Оказывается, понял Патрик, для этих ощущений — когда кажется, что мелкие, невидимые насекомые ползают у тебя по коже и под кожей и больно кусаются, — есть даже специальный термин: «формикация».
Уоллингфорду, естественно, послышалось кое-что другое[9]:
— Простите? — переспросил он.
— Осязательные галлюцинации. Формикация; от латинского слова «формика», что значит «муравей», — объяснил доктор Заяц. — Пишется через «м».
— Ах, вот оно что…
— Это можно себе представить примерно так — у нервов весьма долгая память, — продолжал доктор Заяц, — стало быть, вовсе не ваша отсутствующая кисть подает нервам сигналы. Кстати, я упомянул о вашей личной жизни только потому, что вы сами однажды заговорили о ней. Что же касается стресса, то могу лишь предположить, что вам предстоит весьма тяжелая неделя. Честно говоря, вам не позавидуешь. Да вы и сами прекрасно все понимаете.

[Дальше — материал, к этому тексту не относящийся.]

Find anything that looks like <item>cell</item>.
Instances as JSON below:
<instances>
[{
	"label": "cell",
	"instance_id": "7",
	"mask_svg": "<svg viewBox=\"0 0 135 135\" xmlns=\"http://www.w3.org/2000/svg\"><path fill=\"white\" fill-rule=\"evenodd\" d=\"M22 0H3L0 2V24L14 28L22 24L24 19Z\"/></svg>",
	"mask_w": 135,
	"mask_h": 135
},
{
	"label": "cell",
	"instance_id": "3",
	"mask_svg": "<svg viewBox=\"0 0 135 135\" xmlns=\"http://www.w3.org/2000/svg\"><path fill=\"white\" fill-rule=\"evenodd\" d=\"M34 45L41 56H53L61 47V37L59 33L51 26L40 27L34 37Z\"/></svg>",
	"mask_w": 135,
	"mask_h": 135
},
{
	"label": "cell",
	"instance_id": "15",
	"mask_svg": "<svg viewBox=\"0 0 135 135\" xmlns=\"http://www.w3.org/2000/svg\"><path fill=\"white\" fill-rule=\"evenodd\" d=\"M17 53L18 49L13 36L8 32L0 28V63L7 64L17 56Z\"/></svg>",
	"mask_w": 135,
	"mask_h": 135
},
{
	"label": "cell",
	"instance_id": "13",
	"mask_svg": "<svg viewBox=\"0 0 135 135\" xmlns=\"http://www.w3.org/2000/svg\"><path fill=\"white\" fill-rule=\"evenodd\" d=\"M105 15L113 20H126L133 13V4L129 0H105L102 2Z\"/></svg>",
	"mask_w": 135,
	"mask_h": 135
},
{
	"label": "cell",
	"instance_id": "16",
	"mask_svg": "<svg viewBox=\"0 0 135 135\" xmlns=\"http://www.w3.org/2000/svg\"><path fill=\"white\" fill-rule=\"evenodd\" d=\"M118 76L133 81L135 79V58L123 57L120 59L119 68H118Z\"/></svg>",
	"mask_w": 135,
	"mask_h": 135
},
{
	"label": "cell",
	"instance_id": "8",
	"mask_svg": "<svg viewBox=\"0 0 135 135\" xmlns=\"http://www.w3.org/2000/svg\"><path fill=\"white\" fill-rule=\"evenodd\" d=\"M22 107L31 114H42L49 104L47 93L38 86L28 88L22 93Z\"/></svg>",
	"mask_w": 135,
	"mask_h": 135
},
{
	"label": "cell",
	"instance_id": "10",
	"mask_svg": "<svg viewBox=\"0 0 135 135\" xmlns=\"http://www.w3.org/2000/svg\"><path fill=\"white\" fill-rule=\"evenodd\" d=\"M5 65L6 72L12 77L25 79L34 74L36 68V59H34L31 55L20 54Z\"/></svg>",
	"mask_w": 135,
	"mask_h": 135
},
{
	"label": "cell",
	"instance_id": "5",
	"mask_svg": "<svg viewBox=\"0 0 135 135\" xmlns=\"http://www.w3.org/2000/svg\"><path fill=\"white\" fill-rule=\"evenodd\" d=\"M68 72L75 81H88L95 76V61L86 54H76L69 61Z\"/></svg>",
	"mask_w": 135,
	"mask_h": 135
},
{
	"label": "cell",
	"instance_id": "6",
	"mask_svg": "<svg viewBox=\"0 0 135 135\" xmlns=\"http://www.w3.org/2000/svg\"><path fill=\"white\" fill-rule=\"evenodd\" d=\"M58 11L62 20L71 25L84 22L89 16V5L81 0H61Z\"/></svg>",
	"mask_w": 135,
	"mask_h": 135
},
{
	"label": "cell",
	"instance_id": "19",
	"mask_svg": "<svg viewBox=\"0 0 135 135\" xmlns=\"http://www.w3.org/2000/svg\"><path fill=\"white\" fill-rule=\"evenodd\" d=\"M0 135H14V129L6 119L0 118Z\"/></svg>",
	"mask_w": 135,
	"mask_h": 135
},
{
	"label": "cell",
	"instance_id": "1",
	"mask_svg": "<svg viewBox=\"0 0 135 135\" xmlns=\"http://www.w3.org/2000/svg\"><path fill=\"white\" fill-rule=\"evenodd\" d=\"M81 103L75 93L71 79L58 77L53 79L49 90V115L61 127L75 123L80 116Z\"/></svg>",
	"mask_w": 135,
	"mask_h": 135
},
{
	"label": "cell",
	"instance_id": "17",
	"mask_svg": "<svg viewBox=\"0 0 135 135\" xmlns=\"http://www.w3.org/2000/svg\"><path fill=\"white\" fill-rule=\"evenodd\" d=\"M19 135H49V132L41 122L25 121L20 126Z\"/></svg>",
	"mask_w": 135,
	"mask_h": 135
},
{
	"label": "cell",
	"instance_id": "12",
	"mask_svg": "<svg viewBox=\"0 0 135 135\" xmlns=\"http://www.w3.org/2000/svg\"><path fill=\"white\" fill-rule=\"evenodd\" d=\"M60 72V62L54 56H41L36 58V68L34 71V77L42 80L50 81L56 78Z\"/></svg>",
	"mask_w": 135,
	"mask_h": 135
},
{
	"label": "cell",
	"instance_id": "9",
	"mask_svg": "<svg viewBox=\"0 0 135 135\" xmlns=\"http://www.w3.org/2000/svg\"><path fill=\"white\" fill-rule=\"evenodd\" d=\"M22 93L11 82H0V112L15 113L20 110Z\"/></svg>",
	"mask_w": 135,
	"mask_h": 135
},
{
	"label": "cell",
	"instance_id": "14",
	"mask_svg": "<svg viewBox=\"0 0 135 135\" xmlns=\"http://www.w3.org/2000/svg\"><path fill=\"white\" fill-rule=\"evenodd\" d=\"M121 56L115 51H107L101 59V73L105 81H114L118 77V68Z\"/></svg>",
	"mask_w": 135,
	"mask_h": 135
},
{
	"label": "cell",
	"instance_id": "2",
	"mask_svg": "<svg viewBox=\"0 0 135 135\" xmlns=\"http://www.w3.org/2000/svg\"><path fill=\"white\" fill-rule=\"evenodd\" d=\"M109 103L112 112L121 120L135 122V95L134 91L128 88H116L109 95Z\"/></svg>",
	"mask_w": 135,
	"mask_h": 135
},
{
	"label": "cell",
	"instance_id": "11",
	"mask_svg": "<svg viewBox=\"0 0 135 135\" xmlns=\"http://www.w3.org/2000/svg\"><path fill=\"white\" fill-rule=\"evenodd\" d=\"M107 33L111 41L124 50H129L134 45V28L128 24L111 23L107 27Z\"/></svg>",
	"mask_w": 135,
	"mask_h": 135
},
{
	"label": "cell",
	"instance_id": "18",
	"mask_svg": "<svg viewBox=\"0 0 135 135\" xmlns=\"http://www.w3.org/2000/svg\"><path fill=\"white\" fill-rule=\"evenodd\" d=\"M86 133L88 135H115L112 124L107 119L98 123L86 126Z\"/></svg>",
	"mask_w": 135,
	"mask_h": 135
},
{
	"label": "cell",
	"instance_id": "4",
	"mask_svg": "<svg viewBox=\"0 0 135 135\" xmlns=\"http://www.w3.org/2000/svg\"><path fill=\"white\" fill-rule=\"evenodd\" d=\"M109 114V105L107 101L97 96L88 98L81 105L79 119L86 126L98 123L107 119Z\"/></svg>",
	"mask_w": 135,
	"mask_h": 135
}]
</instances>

Уоллингфорд абсолютно ничего не понимал. Почему «весьма тяжелая неделя»? О чем он вообще говорит, этот доктор Заяц? Впрочем, он всегда казался Уоллингфорду немного с приветом. «А может, тут у них, в Кембридже, все немного с приветом?» — подумал вдруг Патрик.
— Да, с личной жизнью у меня действительно не все в порядке, — признался он и тутже прикусил язык вроде бы он никогда прежде не обсуждал с доктором Заяцем свою личную жизнь. («А может, я просто не помню? Может, те болеутоляющие куда сильнее, чем мне представлялось?» — сомневался Патрик)
Он чувствовал себя совершенно сбитым с толку, к тому же он никак не мог понять, что именно изменилось в кабинете доктора Заяца. Кабинет знаменитого хирурга — это всегда святыня, но теперь все выглядело несколько иначе, чем в тот день, когда миссис Клаузен оседлала его вот на этом самом стуле с неудобной высокой спиной, на котором он сейчас сидит, разглядывая стены…
Ах, вот в чем дело! Со стен исчезли фотографии знаменитых пациентов доктора Заяца! Их место заняли детские рисунки, явно сделанные одной и той же рукой — рукой Руди. Замки, устремленные в небо, несколько изображений большого тонущего корабля — видимо, юный художник успел посмотреть «Титаник». (Доктор Заяц водил Руди на этот фильм дважды, правда, заставлял его закрывать глаза, пока шла эротическая сцена в автомобиле.)
Уоллингфорд с интересом разглядывал серию фотографий, изображавших молодую женщину на различных стадиях беременности. Он тут же отметил грубоватую сексуальность модели. Наверное, это и есть Ирма, догадался он, та самая «миссис Заяц», что говорила с ним по телефону. Уоллингфорд узнал, что супруга доктора ожидает двойню, лишь осведомившись о предназначении пустых рамок для фотографий, развешанных по стенам в полудюжине мест и всегда попарно.